In the design checklist and list of recommendations below, call-outs are made to indicate whether each choice is applicable to cluster architecture, workload architecture, or both.

Design checklist

  • Cluster architecture: Use Managed Identities to avoid managing and rotating service principles.
  • Cluster architecture: Use Kubernetes role-based access control (RBAC) with Microsoft Entra ID for least privilege access and minimize granting administrator privileges to protect configuration, and secrets access.
  • Cluster architecture: Use Microsoft Defender for containers with Azure Sentinel to detect and quickly respond to threats across your cluster and workloads running on them.
  • Cluster architecture: Deploy a private AKS cluster to ensure cluster management traffic to your API server remains on your private network. Or use the API server allow list for non-private clusters.
  • Workload architecture: Use a Web Application Firewall to secure HTTP(S) traffic.
  • Workload architecture: Ensure your CI/CID pipeline is hardened with container-aware scanning.

Recommendations

Explore the following table of recommendations to optimize your AKS configuration for security.

Recommendation Benefit
Cluster architecture: Use Microsoft Entra integration. Using Microsoft Entra ID centralizes the identity management component. Any change in user account or group status is automatically updated in access to the AKS cluster. The developers and application owners of your Kubernetes cluster need access to different resources.
Cluster architecture: Authenticate with Microsoft Entra ID to Azure Container Registry. AKS and Microsoft Entra ID enables authentication with Azure Container Registry without the use of imagePullSecrets secrets. Review Authenticate with Azure Container Registry from Azure Kubernetes Service for more information.
Cluster architecture: Secure network traffic to your API server with private AKS cluster. By default, network traffic between your node pools and the API server travels the Microsoft backbone network; by using a private cluster, you can ensure network traffic to your API server remains on the private network only.
Cluster architecture: For non-private AKS clusters, use API server authorized IP ranges. When using public clusters, you can still limit the traffic that can reach your clusters API server by using the authorized IP range feature. Include sources like the public IPs of your deployment build agents, operations management, and node pools' egress point (such as Azure Firewall).
Cluster architecture: Protect the API server with Microsoft Entra RBAC. Securing access to the Kubernetes API Server is one of the most important things you can do to secure your cluster. Integrate Kubernetes role-based access control (RBAC) with Microsoft Entra ID to control access to the API server. Disable local accounts to enforce all cluster access using Microsoft Entra ID-based identities.
Cluster architecture: Use Azure network policies or Calico. Secure and control network traffic between pods in a cluster.
Cluster architecture: Secure clusters and pods with Azure Policy. Azure Policy can help to apply at-scale enforcement and safeguards on your clusters in a centralized, consistent manner. It can also control what functions pods are granted and if anything is running against company policy.
Cluster architecture: Secure container access to resources. Limit access to actions that containers can perform. Provide the least number of permissions, and avoid the use of root or privileged escalation.
Workload architecture: Use a Web Application Firewall to secure HTTP(S) traffic. To scan incoming traffic for potential attacks, use a web application firewall such as Azure Web Application Firewall (WAF) on Azure Application Gateway or Azure Front Door.
Cluster architecture: Control cluster egress traffic. Ensure your cluster's outbound traffic is passing through a network security point such as Azure Firewall or an HTTP proxy.
Cluster architecture: Use the open-source Microsoft Entra Workload ID and Secrets Store CSI Driver with Azure Key Vault. Protect and rotate secrets, certificates, and connection strings in Azure Key Vault with strong encryption. Provides an access audit log, and keeps core secrets out of the deployment pipeline.
Cluster architecture: Use Microsoft Defender for Containers. Monitor and maintain the security of your clusters, containers, and their applications.
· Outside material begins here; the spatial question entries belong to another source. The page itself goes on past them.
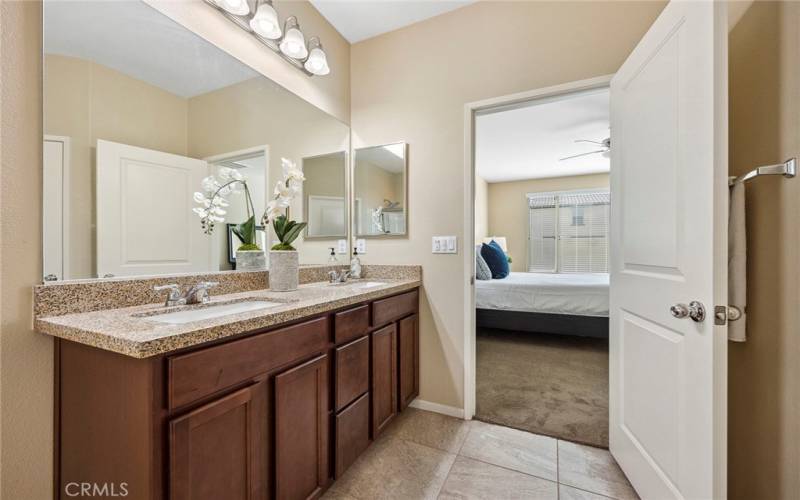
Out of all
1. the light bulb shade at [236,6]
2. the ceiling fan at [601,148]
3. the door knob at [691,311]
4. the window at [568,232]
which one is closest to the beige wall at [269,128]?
the light bulb shade at [236,6]

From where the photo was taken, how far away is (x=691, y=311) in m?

For more suggestions, see Principles of the security pillar.

Azure Advisor helps ensure and improve Azure Kubernetes service. It makes recommendations on a subset of the items listed in the policy section below, such as clusters without RBAC configured, missing Microsoft Defender configuration, unrestricted network access to the API Server. Likewise, it makes workload recommendations for some of the pod security initiative items. Review the recommendations.

Policy definitions

Azure Policy offers various built-in policy definitions that apply to both the Azure resource and AKS like standard policy definitions, and using the Azure Policy add-on for Kubernetes, also within the cluster. Many of the Azure resource policies come in both Audit/Deny, but also in a Deploy If Not Exists variant.
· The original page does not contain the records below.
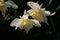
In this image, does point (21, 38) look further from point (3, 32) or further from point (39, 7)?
point (39, 7)

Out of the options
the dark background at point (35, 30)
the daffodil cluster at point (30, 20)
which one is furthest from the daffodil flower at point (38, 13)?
the dark background at point (35, 30)

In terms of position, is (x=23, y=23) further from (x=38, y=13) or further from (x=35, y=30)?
(x=35, y=30)

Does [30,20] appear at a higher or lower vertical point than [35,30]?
→ higher

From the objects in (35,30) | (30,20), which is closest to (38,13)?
(30,20)

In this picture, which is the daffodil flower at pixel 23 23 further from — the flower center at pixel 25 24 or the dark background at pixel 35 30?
the dark background at pixel 35 30

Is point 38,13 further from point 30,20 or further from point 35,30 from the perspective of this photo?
point 35,30

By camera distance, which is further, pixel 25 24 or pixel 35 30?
pixel 35 30

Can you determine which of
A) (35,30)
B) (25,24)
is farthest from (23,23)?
(35,30)

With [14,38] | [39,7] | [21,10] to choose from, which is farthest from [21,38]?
[39,7]

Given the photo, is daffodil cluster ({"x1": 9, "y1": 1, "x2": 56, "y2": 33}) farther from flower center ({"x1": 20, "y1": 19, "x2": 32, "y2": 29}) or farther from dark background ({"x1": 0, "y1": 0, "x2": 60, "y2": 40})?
dark background ({"x1": 0, "y1": 0, "x2": 60, "y2": 40})
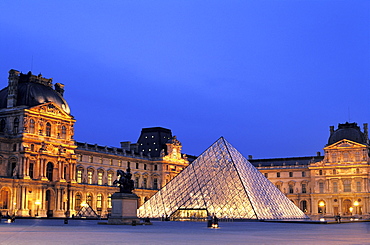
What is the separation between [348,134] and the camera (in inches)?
3524

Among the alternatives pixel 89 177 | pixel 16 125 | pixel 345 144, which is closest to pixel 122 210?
pixel 16 125

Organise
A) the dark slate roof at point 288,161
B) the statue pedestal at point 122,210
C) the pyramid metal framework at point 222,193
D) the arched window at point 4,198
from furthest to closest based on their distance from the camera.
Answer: the dark slate roof at point 288,161 → the arched window at point 4,198 → the pyramid metal framework at point 222,193 → the statue pedestal at point 122,210

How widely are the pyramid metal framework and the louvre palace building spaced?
16285 mm

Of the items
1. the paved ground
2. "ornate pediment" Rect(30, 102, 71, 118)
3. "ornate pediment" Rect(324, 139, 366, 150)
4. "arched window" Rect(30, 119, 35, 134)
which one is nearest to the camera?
the paved ground

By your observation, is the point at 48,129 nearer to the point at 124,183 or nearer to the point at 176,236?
the point at 124,183

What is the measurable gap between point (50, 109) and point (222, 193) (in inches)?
976

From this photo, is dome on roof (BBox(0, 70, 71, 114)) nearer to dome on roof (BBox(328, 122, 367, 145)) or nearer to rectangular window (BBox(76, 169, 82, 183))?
rectangular window (BBox(76, 169, 82, 183))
There are a numerous number of policies, and key policies related to this pillar are summarized here. For a more detailed view, see built-in policy definitions for Kubernetes.

Cluster architecture

  • Microsoft Defender for Cloud-based policies
  • Authentication mode and configuration policies (Microsoft Entra ID, RBAC, disable local authentication)
  • API Server network access policies, including private cluster

Cluster and workload architecture

  • Kubernetes cluster pod security initiatives Linux-based workloads
  • Include pod and container capability policies such as AppArmor, sysctl, security caps, SELinux, seccomp, privileged containers, automount cluster API credentials
  • Mount, volume drivers, and filesystem policies
  • Pod/Container networking policies, such as host network, port, allowed external IPs, HTTPs, and internal load balancers

Azure Kubernetes Service deployments often also use Azure Container Registry for Helm charts and container images. Azure Container Registry also supports a wide variety of Azure policies that spans network restrictions, access control, and Microsoft Defender for Cloud, which complements a secure AKS architecture.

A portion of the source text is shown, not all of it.